Yes the scholar-poet, steering his red convertible
is mostly cynical between Chicago and Austin
of the big machine of America still chasing
its oil-soaked ass into the new millennium,
how the price-tag of everything right down to a coat-hanger
depends on oil wells and Arabs, belligerent as camels,
how US policy rides the back of the dragon and tiger economies
in cheap labour-force Asia ,
how the fundamental folk of God-Bless-America
enjoy the obesity of free economy,
in heart-attack country, electrified by radiation cancer-grids.
Yet, his voice keeps throwing its small pebble at the windscreen,
hoping to wake up rich girls in the country houses,
so they might elope at night to the simple life
of un-mortgaged wide-open American dreamscapes
where the mind can blow its dandelion of wishes
and return to the soul-prairie, bustling with imaginary bison
for still he believes any poet must raise an eyebrow
about the media-howling of top-dog economics,
how the poet must keep saying No when all are saying Yes ,
how he must offer Surely when the herd is saying Impossible .

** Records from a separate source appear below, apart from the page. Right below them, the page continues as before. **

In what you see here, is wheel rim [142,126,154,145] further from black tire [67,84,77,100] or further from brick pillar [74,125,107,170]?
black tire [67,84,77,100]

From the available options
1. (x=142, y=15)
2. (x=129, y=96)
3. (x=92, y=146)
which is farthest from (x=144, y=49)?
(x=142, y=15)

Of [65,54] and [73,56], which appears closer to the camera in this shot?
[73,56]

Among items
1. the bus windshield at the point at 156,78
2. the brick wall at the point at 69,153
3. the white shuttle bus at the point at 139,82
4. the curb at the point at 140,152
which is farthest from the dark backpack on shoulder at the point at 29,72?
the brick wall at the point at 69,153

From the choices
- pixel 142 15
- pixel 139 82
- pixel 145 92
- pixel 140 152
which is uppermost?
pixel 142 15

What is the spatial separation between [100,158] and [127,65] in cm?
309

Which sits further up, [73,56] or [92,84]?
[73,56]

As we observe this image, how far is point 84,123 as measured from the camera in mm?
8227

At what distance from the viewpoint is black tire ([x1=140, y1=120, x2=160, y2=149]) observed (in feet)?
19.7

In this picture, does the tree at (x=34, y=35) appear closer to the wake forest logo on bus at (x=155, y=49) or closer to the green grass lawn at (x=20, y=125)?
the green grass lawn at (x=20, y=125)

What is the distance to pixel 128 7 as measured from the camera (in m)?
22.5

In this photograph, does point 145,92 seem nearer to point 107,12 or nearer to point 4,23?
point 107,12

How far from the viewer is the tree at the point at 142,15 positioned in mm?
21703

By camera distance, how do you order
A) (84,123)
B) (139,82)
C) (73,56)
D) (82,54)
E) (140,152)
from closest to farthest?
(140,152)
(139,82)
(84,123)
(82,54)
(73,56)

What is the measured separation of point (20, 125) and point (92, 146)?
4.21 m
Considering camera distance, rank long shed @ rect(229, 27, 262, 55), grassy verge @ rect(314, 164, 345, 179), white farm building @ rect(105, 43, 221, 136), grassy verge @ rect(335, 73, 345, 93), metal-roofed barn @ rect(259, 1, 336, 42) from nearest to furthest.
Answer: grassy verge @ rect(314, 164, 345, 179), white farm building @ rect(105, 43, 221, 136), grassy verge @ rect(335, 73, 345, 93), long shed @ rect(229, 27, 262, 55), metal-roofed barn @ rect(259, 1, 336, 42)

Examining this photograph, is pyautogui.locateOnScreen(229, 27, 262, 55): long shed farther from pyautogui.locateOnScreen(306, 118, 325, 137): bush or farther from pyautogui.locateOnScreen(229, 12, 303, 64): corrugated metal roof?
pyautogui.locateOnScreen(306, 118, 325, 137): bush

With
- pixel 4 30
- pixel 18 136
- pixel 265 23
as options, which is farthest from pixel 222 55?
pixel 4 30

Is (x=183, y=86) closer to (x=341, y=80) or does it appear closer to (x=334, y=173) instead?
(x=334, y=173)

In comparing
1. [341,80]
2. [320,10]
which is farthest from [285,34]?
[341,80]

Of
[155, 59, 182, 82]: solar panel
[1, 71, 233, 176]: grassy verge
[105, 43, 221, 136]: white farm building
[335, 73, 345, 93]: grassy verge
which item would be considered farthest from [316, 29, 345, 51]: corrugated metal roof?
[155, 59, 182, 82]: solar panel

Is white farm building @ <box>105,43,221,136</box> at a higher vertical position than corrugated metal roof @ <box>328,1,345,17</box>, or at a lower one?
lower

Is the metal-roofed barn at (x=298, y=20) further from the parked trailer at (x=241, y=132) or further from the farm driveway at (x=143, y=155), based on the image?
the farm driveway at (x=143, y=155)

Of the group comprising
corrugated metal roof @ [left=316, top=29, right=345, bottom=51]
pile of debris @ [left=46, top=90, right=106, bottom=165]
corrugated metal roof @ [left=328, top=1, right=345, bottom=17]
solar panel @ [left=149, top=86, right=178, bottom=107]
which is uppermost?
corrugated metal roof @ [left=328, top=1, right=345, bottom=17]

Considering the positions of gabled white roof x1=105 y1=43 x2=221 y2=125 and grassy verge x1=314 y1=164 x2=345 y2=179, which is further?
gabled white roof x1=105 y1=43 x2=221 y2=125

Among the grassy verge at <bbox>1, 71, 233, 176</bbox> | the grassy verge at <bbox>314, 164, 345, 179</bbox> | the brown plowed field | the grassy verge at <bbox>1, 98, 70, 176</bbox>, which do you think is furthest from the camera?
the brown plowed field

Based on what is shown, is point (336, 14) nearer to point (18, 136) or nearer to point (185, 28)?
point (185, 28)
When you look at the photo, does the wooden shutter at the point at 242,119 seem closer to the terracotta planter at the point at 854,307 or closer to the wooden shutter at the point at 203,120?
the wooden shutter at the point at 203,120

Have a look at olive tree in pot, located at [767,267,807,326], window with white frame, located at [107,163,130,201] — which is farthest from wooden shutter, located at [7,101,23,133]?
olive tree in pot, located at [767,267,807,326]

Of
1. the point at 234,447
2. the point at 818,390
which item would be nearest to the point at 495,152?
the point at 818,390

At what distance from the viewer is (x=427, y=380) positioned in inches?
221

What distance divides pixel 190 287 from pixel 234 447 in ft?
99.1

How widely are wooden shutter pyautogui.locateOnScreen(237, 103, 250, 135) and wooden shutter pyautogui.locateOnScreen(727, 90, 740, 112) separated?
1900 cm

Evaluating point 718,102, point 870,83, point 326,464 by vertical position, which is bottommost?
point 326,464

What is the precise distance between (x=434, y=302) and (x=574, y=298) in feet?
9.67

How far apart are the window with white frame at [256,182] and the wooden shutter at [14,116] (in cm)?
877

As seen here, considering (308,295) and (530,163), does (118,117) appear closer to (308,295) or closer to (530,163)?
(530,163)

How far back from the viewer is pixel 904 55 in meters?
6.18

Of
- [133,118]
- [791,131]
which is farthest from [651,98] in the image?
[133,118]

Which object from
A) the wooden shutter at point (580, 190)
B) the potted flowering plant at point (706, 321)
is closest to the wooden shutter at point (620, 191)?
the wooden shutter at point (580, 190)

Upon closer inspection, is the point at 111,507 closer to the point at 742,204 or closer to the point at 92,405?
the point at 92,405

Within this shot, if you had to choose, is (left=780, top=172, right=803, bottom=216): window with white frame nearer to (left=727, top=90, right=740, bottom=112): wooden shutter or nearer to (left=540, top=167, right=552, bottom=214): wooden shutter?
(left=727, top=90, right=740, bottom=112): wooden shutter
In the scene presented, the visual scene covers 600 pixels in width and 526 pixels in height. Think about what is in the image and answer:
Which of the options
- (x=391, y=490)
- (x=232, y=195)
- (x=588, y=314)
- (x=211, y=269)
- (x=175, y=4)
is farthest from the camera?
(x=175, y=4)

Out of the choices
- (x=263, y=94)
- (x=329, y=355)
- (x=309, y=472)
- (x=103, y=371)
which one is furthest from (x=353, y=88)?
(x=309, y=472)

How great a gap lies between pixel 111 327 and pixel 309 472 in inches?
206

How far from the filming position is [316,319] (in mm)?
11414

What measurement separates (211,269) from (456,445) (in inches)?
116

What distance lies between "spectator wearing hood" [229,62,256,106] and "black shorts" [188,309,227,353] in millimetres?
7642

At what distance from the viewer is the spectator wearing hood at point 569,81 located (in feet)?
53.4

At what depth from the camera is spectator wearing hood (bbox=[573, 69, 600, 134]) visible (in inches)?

He keeps intoning Sky, Tree, Rock and Flower
while the radio hypnotically hums Burger King, Tampon and Aspirin,
because true progress comes from dialogue with the old tree
swaying in the wind like an evergreen voice,
and the pony-tailed poet keeps traveling
between the past and his inner Icarus,
negotiating the strip maps toward a distant gathering of poets,
sucking a lemon toffee like a loose tooth clunking in the mouth,
singing old scraps of folk songs blue-printed in childhood,
initiating me with liturgical cadences like an old testament prophet,
defining his sense of purpose through well-dressed phrases
until the stonewall end of our spoken-word days.